WEB-EXCLUSIVE COMMENT 
GLOBE AND MAIL

Why government should stay in gaming

BY WILLIAM RUTSEY

WEDNESDAY, JULY 27, 2005

UPDATED AT 12:16 AM EDT

Many people, including the editorial board of The Globe and Mail, have raised serious questions about government participation in gaming in Canada.

The stories about losses associated with problem gaming are heart-wrenching and troublesome. They are real, and have affected the health and well-being of families. It doesn’t matter what the statistics say about the percentage of individuals directly affected by problem gaming; one person or one family involved is one too many.

We in the industry have an obligation to provide safe and secure gaming venues for all our customers and take our responsibilities very seriously to assist those individuals who may be playing beyond their limits. But this is not an easy or straightforward undertaking: to be able to help individuals address their own personal dependence challenges.

Research and treatment are essential to combat all forms of self-destructive behaviour. The gaming industry takes a leading role in this, which is why, for instance, Ontario allocates $36-million annually to problem gambling research, treatment and prevention.

To say that gaming in Canada has been introduced with “little public debate” is not the case. As The Globe editorial correctly stated last week, the federal government changed the law more than 35 years ago to allow governments to conduct gaming and ceded the right exclusively to the provinces 20 years ago. Provincial governments of all political stripes have publicly consulted extensively regarding the regulation and management of gaming.

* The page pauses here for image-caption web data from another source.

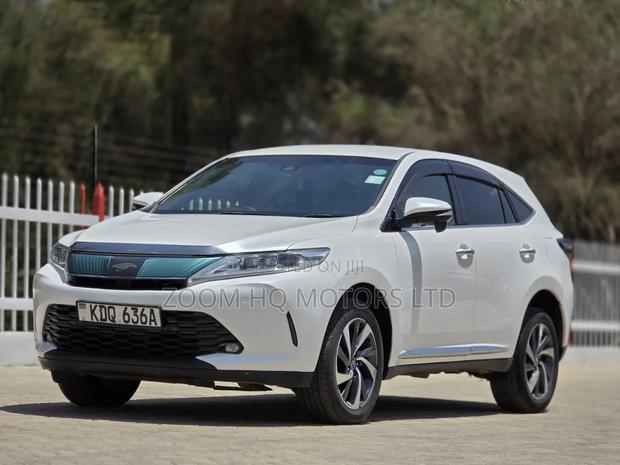 Toyota Harrier 2017 White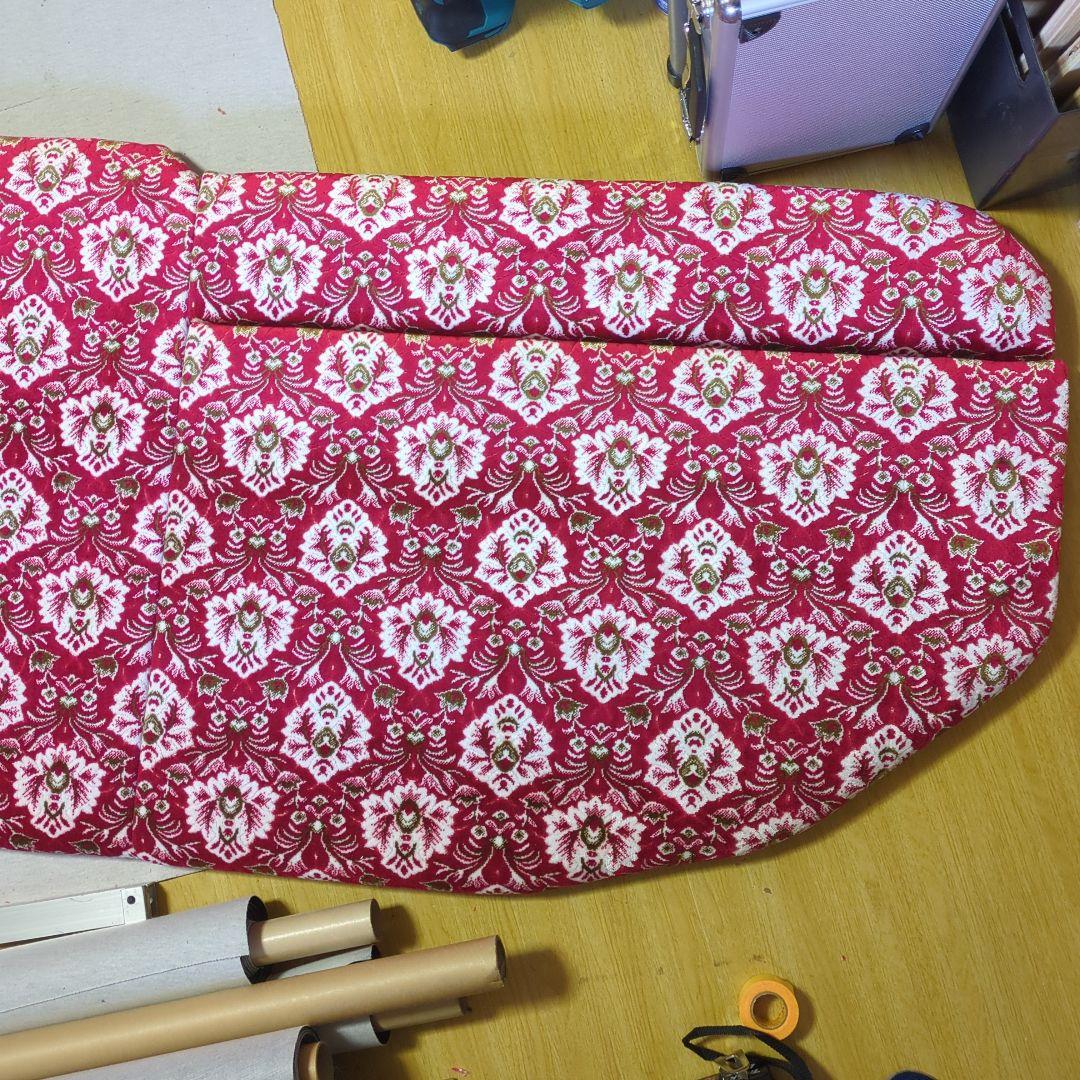 【トムトム】助手席フラット&助手席サイドパネル【新格子レッド】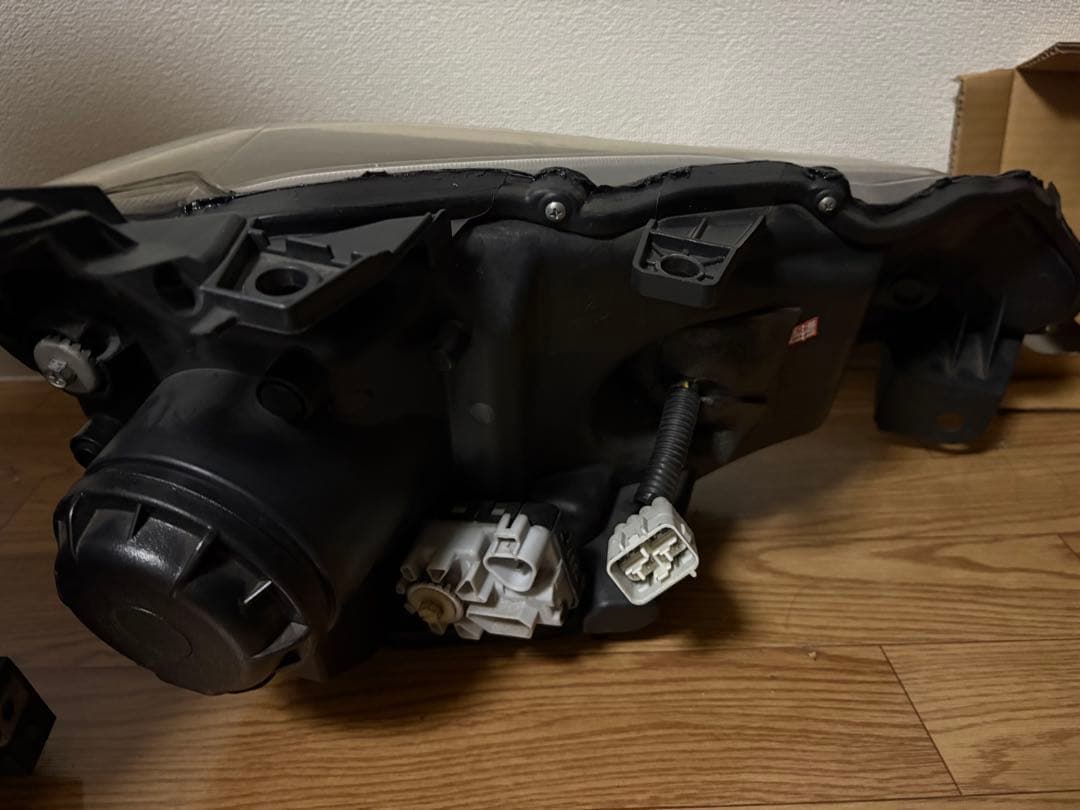 86 ヘッドライト クリスタルアイ インナーブラック brz zn6 zc6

The evidence shows that government is already doing what most Canadians expect of it. People want this entertainment choice – as borne out by the 75 per cent of adult Canadians who participate, by the $7-billion that funds programs such as health care and education and by the 50,000 people it employs (more than 100,000 if you include horse racing).

For those morally or emotionally opposed to any activity, be it “big box” development, same-sex marriage or gaming, no amount of study, review or consultation is ever sufficient unless it achieves their fundamental objective, which is to proscribe behaviour and deny availability.

Provincial governments play the twin roles of regulator (in accordance with the law) and beneficiary (in accordance with the general sentiments of Canadians that gaming should be controlled by government and that the majority of the proceeds be directed to public revenues, similar to their attitudes regarding the control, distribution and sale of alcoholic beverages).

A primary purpose for government involvement in gaming is to raise non-tax revenues from a number of sources, including redirecting economic activity from the underground economy, repatriating revenue from foreign tourist destinations and creating new tourism spending. The

Globe editorial quoted average annual adult gaming spending ($481 nationally, $641 in Alberta), which comes out to $1.30 to $1.75 a day (about what the average Canadian spends for a coffee).These revenues are no more regressive than taxes levied on tickets to sports and entertainment events or the revenues from the sale of alcoholic beverages, and may be less so. Notwithstanding Globe assertions, the fact is that the average casino gaming patron is slightly wealthier and better educated than the general population.

The source of The Globe’s contention “that 36 per cent of the revenue in Ontario’s casinos came from the 5 per cent of gamblers with addictions” is the recently published The Demographic Sources of Ontario Gaming Revenue. This estimate, to use the words of the report’s authors, is “very tentative.” According to the report, “the findings concerning gambling expenditures are tentative. ….. The proportion of revenue from severe problem gamblers is very tentative. ….. Reported expenditures did not match up to actual revenues.” This, together with the authors’ estimates of problem gaming being as much as 140 per cent greater than other studies, raisesserious doubts regarding the conclusions drawn.

To put the findings in perspective, the Report to the National Gambling Impact Study Commission, prepared by the National Opinion Research Center at the University of Chicago, estimated that less than 4 per cent of gross daily casino revenues are attributable to problem gamblers.

If history has taught us anything, it’s that prohibition or severely limiting access doesn’t work. It just drives activity underground and criminalizes the normal responsible social behaviour of the vast majority of people. Personal responsibility and freedom of choice are heartfelt, long-standing Canadian values.

William Rutsey is president and CEO of the Canadian Gaming Association.